_Data shown_.

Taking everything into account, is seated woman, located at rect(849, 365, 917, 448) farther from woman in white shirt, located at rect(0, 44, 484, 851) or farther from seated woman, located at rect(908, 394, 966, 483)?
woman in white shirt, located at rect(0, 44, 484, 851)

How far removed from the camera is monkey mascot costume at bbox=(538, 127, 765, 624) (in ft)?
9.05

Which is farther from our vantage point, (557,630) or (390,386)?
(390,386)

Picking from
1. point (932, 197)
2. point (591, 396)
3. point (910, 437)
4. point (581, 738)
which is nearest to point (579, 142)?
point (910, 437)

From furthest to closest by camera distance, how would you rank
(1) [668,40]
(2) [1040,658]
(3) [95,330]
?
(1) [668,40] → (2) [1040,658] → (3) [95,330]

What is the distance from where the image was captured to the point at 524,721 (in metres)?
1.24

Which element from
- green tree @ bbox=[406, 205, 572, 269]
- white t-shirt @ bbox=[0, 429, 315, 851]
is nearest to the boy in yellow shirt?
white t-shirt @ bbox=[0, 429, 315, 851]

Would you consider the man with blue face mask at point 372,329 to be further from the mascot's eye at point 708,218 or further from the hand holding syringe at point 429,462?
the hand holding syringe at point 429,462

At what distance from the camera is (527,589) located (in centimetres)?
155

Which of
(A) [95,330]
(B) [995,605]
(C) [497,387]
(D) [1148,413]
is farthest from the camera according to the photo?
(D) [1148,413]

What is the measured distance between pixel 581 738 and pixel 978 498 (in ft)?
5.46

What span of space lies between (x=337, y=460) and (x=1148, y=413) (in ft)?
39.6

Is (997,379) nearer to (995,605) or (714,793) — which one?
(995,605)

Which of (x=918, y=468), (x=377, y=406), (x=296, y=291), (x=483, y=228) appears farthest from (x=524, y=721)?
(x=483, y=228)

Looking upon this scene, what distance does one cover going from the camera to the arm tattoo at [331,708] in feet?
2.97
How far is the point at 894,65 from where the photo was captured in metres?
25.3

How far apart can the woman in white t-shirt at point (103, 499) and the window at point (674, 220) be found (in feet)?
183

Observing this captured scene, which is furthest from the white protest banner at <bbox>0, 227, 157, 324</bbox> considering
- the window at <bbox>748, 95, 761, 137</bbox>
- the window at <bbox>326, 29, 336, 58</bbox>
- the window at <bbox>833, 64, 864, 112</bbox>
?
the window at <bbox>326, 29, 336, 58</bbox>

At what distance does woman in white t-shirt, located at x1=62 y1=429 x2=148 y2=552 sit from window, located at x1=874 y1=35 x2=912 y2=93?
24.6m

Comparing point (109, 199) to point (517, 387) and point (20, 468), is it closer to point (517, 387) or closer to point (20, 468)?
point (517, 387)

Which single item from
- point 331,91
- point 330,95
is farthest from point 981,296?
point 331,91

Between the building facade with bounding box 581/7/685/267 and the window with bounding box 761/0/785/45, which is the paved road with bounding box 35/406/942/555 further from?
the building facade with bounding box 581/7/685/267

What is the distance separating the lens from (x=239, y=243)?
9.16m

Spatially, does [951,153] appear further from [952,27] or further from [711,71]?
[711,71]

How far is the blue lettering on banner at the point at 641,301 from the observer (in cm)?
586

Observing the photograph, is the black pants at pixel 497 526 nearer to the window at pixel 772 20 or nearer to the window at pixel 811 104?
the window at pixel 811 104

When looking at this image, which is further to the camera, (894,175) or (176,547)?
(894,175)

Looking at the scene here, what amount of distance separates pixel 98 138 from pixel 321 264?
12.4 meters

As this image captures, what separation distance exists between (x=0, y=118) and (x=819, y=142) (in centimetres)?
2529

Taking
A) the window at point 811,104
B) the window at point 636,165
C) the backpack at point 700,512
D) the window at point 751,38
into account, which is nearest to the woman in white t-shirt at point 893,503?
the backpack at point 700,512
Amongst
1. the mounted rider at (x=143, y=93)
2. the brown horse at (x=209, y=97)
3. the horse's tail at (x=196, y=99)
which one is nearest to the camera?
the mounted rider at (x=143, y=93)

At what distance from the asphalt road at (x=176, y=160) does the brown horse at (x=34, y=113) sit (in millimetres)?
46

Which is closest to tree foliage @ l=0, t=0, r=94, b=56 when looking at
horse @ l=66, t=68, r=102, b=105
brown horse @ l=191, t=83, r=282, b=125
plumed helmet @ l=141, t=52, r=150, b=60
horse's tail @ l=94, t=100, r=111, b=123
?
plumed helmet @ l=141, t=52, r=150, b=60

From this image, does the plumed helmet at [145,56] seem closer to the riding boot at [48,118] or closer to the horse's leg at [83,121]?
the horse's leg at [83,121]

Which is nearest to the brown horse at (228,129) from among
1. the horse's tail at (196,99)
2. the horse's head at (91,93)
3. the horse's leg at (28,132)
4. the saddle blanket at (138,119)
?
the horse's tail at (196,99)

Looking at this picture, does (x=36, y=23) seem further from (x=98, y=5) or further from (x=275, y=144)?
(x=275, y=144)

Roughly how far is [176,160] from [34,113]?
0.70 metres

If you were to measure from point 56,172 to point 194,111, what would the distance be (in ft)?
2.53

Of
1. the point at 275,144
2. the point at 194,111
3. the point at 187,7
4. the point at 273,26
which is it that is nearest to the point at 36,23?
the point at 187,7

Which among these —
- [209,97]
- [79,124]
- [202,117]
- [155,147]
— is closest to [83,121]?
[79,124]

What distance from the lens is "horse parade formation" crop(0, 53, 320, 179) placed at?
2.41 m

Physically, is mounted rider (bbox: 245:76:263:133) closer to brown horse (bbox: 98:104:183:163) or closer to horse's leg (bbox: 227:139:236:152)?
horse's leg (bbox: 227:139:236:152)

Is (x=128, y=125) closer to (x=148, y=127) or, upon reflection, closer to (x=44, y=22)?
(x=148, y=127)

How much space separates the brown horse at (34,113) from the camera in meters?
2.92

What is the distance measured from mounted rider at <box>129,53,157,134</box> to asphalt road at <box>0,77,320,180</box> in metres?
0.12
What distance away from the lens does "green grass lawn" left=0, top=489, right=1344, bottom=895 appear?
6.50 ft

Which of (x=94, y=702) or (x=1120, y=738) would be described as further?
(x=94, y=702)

_What to work on_. Begin at the line that has "What is the distance measured" and stop after the last line of the material, and write out every line, requests included. Multiply each number in the answers, whether a distance or a coordinate, by 1.45 and round it to as many decimal places as the original had, rounding halves up.

_Solution to this problem_.
What is the distance measured from mounted rider at <box>129,53,157,134</box> to asphalt road at <box>0,77,320,180</box> in metres?
0.17
What distance away from the lens does "green grass lawn" left=0, top=489, right=1344, bottom=895 appear?
9.43 ft

Which of (x=94, y=702) or (x=1120, y=738) would be described as further?
(x=136, y=1018)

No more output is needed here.